Start of DOCUMENT EXCERPT

Social network analysis
Currently, the only algorithm in this category is the link prediction algorithm , used to predict the likelihood of a future association between two people who have no association yet. This is used by companies like Facebook and LinkedIn.

Miscellaneous
Two algorithms fall under this category: The ABC analysis algorithm can be used to identify which 20 percent of our customers account for 80 percent of the revenue, and weighted score tables can be used to help you decide what to buy when some criteria are more important than others—for example, if you want to buy an SAP HANA server. The speed of the memory weighs more heavily in that decision than disk speeds.

Figure 9.9 shows the PAL algorithms, per category, that are available in SAP HANA SPS 11.

Figure 9.9 Predictive Functions Available in SAP HANA SPS 11, Grouped by Category

You can find information about each of the PAL predictive functions in the SAP HANA Predictive Analysis Library (PAL) Reference Guide at http://help.sap.com/hana_platform/.

Installing PAL

PAL is part of the Application Function Library (AFL) that ships with all SAP HANA systems. AFL is an optional component; if you want to use the predictive analysis algorithms in PAL, you have to install AFL via SAP HANA Application Lifecycle Management . AFL also includes a Business Function Library (BFL ).

After the installation, you have to ensure that the script server is started and make sure you have the AFL_SYS_AFL_AFLPAL_EXECUTE role assigned to your SAP HANA user. (Roles, and how to assign them, are discussed in Chapter 13.)

End of DOCUMENT EXCERPT
Start of RECORDED INFORMATION

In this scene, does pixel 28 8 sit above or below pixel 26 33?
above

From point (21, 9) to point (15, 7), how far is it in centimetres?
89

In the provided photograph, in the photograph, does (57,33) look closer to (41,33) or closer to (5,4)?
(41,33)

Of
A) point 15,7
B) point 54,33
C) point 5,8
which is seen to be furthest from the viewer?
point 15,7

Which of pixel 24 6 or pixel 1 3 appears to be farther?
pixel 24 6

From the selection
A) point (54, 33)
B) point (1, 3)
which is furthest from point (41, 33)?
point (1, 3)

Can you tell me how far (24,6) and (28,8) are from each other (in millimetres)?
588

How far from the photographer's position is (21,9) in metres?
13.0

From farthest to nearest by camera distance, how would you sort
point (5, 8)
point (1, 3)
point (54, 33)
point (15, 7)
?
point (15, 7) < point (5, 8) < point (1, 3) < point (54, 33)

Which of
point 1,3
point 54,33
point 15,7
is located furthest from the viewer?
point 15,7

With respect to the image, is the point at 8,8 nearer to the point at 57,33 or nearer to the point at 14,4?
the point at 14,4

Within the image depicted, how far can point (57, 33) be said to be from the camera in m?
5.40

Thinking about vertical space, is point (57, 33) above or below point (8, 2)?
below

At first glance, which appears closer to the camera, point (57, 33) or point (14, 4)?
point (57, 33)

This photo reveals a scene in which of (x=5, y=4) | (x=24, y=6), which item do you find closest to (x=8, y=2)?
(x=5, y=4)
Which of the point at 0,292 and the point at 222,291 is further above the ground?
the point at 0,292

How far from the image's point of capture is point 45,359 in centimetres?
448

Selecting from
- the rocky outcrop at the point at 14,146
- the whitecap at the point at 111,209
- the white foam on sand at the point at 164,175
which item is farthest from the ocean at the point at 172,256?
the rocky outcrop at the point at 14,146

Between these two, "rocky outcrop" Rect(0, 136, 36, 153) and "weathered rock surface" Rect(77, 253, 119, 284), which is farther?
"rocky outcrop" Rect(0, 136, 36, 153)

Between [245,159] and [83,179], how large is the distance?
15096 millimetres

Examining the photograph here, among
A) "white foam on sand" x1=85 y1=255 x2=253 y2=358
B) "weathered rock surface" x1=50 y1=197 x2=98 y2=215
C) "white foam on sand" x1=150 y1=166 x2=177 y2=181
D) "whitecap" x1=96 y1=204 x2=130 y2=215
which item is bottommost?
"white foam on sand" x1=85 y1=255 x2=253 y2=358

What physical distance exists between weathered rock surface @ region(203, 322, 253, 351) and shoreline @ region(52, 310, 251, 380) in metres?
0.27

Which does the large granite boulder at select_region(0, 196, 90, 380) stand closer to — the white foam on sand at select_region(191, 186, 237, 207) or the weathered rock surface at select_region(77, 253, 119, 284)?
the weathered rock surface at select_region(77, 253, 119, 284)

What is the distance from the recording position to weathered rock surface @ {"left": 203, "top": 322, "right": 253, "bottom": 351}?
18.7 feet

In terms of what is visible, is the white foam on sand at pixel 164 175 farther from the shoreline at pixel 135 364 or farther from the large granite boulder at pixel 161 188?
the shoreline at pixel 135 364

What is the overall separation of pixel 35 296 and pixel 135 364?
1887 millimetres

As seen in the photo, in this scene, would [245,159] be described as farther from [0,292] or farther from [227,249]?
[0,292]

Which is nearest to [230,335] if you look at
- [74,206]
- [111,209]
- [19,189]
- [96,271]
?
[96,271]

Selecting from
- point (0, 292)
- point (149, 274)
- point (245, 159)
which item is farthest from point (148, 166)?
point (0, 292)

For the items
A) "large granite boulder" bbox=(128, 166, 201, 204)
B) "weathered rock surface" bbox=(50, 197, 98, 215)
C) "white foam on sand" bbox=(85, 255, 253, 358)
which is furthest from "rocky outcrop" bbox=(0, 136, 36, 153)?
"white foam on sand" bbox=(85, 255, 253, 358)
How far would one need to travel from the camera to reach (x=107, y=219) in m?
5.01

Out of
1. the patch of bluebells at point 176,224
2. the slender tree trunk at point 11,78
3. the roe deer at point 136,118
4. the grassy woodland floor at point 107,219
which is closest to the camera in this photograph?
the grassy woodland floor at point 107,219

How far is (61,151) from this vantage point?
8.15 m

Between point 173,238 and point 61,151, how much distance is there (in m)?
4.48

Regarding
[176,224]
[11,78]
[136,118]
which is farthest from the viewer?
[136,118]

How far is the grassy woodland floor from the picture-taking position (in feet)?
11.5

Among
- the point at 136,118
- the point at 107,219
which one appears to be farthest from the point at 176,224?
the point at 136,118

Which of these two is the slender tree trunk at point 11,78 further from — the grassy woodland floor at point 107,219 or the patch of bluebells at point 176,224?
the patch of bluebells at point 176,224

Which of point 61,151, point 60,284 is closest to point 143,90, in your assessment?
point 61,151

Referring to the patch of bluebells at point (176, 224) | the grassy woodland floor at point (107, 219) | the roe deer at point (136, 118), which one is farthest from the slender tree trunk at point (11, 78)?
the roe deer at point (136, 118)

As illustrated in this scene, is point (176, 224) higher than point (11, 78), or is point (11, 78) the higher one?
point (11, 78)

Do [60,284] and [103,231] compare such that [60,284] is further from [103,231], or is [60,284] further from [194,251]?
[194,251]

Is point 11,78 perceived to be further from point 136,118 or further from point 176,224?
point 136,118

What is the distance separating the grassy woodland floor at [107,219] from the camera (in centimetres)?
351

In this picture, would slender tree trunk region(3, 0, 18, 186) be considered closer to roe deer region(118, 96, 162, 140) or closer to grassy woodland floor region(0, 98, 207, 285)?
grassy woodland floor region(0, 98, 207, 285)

End of RECORDED INFORMATION

## TASK 1
Copy down the passage of the excerpt on SAP HANA's Predictive Analysis Library from "Figure 9.9 shows" up to and including "Library (BFL ).".
## TASK 2
Summarize the excerpt on SAP HANA's Predictive Analysis Library in two sentences.

## WRITTEN SOLUTION 1
Figure 9.9 shows the PAL algorithms, per category, that are available in SAP HANA SPS 11.

Figure 9.9 Predictive Functions Available in SAP HANA SPS 11, Grouped by Category

You can find information about each of the PAL predictive functions in the SAP HANA Predictive Analysis Library (PAL) Reference Guide at http://help.sap.com/hana_platform/.

Installing PAL

PAL is part of the Application Function Library (AFL) that ships with all SAP HANA systems. AFL is an optional component; if you want to use the predictive analysis algorithms in PAL, you have to install AFL via SAP HANA Application Lifecycle Management . AFL also includes a Business Function Library (BFL ).

## WRITTEN SOLUTION 2
The excerpt describes the link prediction algorithm for social network analysis and two miscellaneous algorithms, ABC analysis and weighted score tables, among the PAL predictive functions in SAP HANA SPS 11. PAL is part of the optional Application Function Library, which must be installed through SAP HANA Application Lifecycle Management, and the user then needs a running script server and the AFL_SYS_AFL_AFLPAL_EXECUTE role.